- _PROBLEM STATEMENT_
The word "Yoga" appears in some lines of the entries. Say how many, and give nothing but the number.

(Records from a data collection)
........
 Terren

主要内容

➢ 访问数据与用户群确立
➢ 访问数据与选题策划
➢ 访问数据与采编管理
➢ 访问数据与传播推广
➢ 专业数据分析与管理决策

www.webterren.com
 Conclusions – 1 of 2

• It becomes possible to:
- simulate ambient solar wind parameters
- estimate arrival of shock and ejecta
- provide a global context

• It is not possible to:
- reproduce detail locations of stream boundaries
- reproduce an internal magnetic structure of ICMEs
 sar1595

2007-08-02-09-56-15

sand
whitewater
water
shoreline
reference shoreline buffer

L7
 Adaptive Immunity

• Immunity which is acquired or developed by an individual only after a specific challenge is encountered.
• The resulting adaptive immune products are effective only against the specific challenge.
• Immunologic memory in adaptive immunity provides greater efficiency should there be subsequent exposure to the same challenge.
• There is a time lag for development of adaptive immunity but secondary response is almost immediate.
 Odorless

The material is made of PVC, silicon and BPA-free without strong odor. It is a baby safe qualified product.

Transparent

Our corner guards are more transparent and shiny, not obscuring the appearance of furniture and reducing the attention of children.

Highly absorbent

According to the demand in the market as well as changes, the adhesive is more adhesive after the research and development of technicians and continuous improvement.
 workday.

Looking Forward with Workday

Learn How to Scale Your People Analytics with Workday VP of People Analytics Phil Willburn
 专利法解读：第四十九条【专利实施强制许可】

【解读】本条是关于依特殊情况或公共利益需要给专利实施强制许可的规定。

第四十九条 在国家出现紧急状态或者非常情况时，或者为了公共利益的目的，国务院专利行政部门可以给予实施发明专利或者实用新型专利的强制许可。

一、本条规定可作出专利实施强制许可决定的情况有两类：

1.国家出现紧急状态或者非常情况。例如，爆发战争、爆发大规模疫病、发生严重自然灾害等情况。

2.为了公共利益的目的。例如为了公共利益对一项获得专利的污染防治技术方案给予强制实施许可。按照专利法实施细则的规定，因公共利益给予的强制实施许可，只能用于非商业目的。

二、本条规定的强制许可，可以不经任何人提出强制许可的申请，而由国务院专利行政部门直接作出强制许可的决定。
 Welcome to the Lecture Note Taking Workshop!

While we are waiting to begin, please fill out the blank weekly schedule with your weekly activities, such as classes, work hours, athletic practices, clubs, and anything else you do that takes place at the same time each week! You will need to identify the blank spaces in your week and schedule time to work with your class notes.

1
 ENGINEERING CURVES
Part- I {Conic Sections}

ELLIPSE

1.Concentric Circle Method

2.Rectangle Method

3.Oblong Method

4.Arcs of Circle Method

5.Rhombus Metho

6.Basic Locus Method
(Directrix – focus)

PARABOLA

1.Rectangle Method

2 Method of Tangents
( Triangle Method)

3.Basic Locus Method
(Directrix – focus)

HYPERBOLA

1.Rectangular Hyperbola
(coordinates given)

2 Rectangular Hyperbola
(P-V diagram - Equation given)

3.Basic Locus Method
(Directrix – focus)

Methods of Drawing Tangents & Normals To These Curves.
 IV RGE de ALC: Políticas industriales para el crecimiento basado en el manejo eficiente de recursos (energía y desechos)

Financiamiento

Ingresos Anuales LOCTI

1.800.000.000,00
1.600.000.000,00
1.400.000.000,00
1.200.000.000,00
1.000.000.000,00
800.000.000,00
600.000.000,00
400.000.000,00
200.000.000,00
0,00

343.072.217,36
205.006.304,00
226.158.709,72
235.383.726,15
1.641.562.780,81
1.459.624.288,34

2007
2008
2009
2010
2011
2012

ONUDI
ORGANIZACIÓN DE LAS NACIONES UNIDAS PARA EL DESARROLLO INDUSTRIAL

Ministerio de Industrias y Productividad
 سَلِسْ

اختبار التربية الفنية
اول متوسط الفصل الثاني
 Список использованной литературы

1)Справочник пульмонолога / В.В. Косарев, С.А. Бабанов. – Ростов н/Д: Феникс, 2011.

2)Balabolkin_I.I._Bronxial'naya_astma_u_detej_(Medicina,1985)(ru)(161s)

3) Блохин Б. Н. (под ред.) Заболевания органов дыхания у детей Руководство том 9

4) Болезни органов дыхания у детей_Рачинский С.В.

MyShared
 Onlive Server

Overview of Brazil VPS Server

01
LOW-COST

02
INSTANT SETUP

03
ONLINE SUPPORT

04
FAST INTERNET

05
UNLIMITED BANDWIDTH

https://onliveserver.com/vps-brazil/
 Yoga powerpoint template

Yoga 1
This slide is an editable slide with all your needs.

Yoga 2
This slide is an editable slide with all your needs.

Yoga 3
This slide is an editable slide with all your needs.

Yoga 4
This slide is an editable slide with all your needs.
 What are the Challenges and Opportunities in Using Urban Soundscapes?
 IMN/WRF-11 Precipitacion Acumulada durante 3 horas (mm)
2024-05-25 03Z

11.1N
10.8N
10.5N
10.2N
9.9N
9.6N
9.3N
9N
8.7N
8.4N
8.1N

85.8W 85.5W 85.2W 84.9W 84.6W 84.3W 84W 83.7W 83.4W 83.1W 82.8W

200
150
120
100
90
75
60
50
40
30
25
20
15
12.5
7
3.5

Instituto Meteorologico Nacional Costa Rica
........
- _RESULT_
5